A proposta de sancionar navios e empresas que não respeitam o embargo à Coreia do Norte partiu há cerca de um mês da representação permanente dos Estados Unidos da América junto das Nações Unidas, como resposta aos testes nucleares e balísticos de Pyongyang, e foram hoje adotadas pelo Comité do Conselho de Segurança para Coreia do Norte.

As medidas contra as empresas e as pessoas físicas que mantêm relações comerciais com a Coreia do Norte em violação das sanções internacionais, visam fundamentalmente impedir a compra de petróleo e de carvão por Pyongyang e são consideradas, por fontes diplomáticas, como “as mais amplas desde o anúncio das restrições pelo Conselho de Segurança”.

Os nomes das pessoas jurídicas e físicas foram propostas pelos EUA no mês passado, após o correspondente anúncio pelo Departamento do Tesouro do país. "A aprovação desta lista histórica de sanções emite um claro sinal sobre a união da comunidade internacional e dos seus esforços para exercer uma pressão máxima contra o regime norte-coreano", declarou em comunicado a representante permanente dos EUA na ONU, Nikky Haley.

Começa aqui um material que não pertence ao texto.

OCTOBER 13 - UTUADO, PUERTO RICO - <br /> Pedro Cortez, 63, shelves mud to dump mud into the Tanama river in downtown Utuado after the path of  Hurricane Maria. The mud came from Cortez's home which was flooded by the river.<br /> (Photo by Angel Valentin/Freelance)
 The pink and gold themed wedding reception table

As sanções foram aprovadas numa altura em que os Estados Unidos manifestaram disponibilidade para iniciar um diálogo direto com a Coreia do Norte, estando prevista a realização, em finais de maio, de uma cimeira entre o presidente Donald Trump e Kim Jong-un.

Apesar da abertura diplomática, os Estados Unidos deixaram hoje claro que continuarão a ptressionar Pyongyang através da aplicação de sanções.